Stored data
——
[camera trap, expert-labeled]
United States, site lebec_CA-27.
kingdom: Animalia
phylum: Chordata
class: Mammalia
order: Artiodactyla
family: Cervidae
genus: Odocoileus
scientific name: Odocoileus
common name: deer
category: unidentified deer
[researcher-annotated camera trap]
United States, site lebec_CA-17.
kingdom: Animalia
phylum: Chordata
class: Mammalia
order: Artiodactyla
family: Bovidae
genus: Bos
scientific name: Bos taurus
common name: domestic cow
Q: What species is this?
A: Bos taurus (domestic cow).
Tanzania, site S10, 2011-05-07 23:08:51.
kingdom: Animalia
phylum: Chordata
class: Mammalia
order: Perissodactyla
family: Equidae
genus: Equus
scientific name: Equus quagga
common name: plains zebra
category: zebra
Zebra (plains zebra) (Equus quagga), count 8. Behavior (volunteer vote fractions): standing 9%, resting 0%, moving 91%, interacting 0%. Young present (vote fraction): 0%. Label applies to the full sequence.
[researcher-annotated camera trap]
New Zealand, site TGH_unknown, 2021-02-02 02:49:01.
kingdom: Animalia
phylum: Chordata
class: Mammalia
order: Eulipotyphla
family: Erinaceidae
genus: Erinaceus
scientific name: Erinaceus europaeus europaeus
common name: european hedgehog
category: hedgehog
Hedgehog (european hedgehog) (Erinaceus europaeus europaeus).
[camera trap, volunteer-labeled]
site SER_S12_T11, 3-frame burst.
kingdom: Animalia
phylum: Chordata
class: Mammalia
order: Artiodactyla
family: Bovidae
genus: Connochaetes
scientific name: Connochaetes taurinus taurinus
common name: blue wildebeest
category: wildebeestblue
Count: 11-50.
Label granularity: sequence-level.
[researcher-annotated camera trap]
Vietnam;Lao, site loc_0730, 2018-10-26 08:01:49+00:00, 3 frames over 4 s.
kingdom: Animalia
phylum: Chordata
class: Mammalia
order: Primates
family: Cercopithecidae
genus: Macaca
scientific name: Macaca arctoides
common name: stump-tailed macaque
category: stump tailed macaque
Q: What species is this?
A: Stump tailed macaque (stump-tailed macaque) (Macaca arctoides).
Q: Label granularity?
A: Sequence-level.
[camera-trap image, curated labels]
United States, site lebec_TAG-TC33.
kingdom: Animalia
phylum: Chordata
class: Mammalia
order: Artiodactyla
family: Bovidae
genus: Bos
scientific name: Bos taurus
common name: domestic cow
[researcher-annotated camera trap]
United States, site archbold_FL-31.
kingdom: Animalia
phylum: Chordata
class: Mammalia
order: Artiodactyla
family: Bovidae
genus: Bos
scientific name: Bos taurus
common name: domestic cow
——
— What is required —
Write out all of the records above exactly as they appear.

— Response to the task —
[camera trap, expert-labeled]
United States, site lebec_CA-27.
kingdom: Animalia
phylum: Chordata
class: Mammalia
order: Artiodactyla
family: Cervidae
genus: Odocoileus
scientific name: Odocoileus
common name: deer
category: unidentified deer
[researcher-annotated camera trap]
United States, site lebec_CA-17.
kingdom: Animalia
phylum: Chordata
class: Mammalia
order: Artiodactyla
family: Bovidae
genus: Bos
scientific name: Bos taurus
common name: domestic cow
Q: What species is this?
A: Bos taurus (domestic cow).
Tanzania, site S10, 2011-05-07 23:08:51.
kingdom: Animalia
phylum: Chordata
class: Mammalia
order: Perissodactyla
family: Equidae
genus: Equus
scientific name: Equus quagga
common name: plains zebra
category: zebra
Zebra (plains zebra) (Equus quagga), count 8. Behavior (volunteer vote fractions): standing 9%, resting 0%, moving 91%, interacting 0%. Young present (vote fraction): 0%. Label applies to the full sequence.
[researcher-annotated camera trap]
New Zealand, site TGH_unknown, 2021-02-02 02:49:01.
kingdom: Animalia
phylum: Chordata
class: Mammalia
order: Eulipotyphla
family: Erinaceidae
genus: Erinaceus
scientific name: Erinaceus europaeus europaeus
common name: european hedgehog
category: hedgehog
Hedgehog (european hedgehog) (Erinaceus europaeus europaeus).
[camera trap, volunteer-labeled]
site SER_S12_T11, 3-frame burst.
kingdom: Animalia
phylum: Chordata
class: Mammalia
order: Artiodactyla
family: Bovidae
genus: Connochaetes
scientific name: Connochaetes taurinus taurinus
common name: blue wildebeest
category: wildebeestblue
Count: 11-50.
Label granularity: sequence-level.
[researcher-annotated camera trap]
Vietnam;Lao, site loc_0730, 2018-10-26 08:01:49+00:00, 3 frames over 4 s.
kingdom: Animalia
phylum: Chordata
class: Mammalia
order: Primates
family: Cercopithecidae
genus: Macaca
scientific name: Macaca arctoides
common name: stump-tailed macaque
category: stump tailed macaque
Q: What species is this?
A: Stump tailed macaque (stump-tailed macaque) (Macaca arctoides).
Q: Label granularity?
A: Sequence-level.
[camera-trap image, curated labels]
United States, site lebec_TAG-TC33.
kingdom: Animalia
phylum: Chordata
class: Mammalia
order: Artiodactyla
family: Bovidae
genus: Bos
scientific name: Bos taurus
common name: domestic cow
[researcher-annotated camera trap]
United States, site archbold_FL-31.
kingdom: Animalia
phylum: Chordata
class: Mammalia
order: Artiodactyla
family: Bovidae
genus: Bos
scientific name: Bos taurus
common name: domestic cow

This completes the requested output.